Parents urged to get involved in education

Published:Monday | May 23, 2016 | 12:00 AM
Education, Youth and Information Minister, Senator Ruel Reid, speaks with principal of the Sligoville All-age School, Kareen Watson (centre) and board chairman, Gloria Browns-Mills, just before the start of the school's 175th anniversary celebration dinner, held at the institution on Thursday, May 19 in St Catherine.

Education, Youth and Information Minister Senator Ruel Reid is imploring parents to get involved in the education of their children.

He noted that students do better when their parents are actively engaged in their school life. He was speaking at the Sligoville All-Age School's 175th anniversary dinner held at the institution in St Catherine on May 19. Senator Reid hailed the institution on its Parent-Teacher Association's meetings, held twice a month, and called for improvement in attendance, which is at 45 per cent. The minister saluted the teachers, parents and wider community for their role in the development of the school.

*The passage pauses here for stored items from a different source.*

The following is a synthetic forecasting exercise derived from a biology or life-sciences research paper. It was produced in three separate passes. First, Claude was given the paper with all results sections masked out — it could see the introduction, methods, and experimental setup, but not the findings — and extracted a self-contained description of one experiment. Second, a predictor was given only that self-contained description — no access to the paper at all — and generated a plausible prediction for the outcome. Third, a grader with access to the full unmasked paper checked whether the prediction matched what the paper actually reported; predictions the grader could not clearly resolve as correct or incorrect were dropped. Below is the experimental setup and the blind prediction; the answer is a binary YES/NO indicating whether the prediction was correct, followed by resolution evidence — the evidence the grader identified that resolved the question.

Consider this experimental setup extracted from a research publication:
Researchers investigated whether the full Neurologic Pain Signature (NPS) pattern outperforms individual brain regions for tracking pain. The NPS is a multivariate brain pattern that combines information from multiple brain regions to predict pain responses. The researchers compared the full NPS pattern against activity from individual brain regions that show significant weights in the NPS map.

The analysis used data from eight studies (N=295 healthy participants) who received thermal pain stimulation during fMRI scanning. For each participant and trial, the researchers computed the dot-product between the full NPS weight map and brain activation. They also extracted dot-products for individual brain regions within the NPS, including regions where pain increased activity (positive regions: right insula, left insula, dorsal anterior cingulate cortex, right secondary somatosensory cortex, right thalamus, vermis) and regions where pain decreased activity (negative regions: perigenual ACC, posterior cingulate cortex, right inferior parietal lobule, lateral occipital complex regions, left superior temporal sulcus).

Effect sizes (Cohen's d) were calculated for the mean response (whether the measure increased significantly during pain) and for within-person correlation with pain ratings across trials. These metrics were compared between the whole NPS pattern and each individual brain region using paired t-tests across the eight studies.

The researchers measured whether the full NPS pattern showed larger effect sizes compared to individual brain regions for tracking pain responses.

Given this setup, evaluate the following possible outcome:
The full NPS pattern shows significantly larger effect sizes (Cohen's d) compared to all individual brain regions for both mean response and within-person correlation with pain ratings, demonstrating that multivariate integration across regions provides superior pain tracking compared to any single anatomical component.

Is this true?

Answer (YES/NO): NO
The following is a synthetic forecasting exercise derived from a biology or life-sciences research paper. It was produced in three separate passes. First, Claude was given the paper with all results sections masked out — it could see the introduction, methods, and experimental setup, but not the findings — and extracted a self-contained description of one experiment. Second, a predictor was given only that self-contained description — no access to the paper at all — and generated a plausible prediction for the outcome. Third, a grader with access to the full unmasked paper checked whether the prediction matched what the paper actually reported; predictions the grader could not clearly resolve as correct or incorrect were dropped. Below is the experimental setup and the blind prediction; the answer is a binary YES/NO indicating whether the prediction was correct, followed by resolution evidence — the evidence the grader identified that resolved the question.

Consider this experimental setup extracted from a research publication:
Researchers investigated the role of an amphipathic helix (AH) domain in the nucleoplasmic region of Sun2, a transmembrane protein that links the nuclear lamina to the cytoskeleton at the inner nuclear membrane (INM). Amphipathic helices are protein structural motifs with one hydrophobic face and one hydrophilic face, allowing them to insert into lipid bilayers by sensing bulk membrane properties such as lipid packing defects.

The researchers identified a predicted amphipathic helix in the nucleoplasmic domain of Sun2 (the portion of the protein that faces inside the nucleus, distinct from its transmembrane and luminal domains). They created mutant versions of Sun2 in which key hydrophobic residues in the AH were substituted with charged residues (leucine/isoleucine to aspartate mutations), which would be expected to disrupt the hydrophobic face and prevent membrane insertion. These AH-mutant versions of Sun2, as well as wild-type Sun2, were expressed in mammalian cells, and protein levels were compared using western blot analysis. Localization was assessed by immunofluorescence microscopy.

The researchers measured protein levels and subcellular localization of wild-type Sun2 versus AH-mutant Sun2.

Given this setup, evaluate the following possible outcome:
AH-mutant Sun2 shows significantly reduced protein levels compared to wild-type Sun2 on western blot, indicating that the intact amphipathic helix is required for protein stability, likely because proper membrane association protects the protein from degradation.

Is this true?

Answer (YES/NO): YES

"This is a possibility-rich institution. Let us remember the rich history of this community and take encouragement and strength from it. No task is greater than our collective will to succeed. I urge all well-wishers of this school to jump in and lend all the positive support you can to further build this community by uplifting your school," Senator Reid said. Meanwhile, Senator Reid said he will be seeking to renovate the Highgate Park House, located within the community.

"I will explore whether, through collaboration with the Jamaica National Heritage Trust, the Tourism Enhancement Fund and private-sector interests, we can begin to restore that property," he said. Highgate House is considered to be the oldest structure in the district of Sligoville, which is Jamaica's first free village.

The architectural design of the building is Georgian. It is constructed from cut stone and mortar and was originally a two-storey building with open verandahs on both floors. In 1777, the Jamaican House of Assembly made provision for the building of a summer residence for the governor in Highgate, then known as Government Mountain. The residence was said to be built on the same spot where the 16th-century summer palace for Spanish governors was built.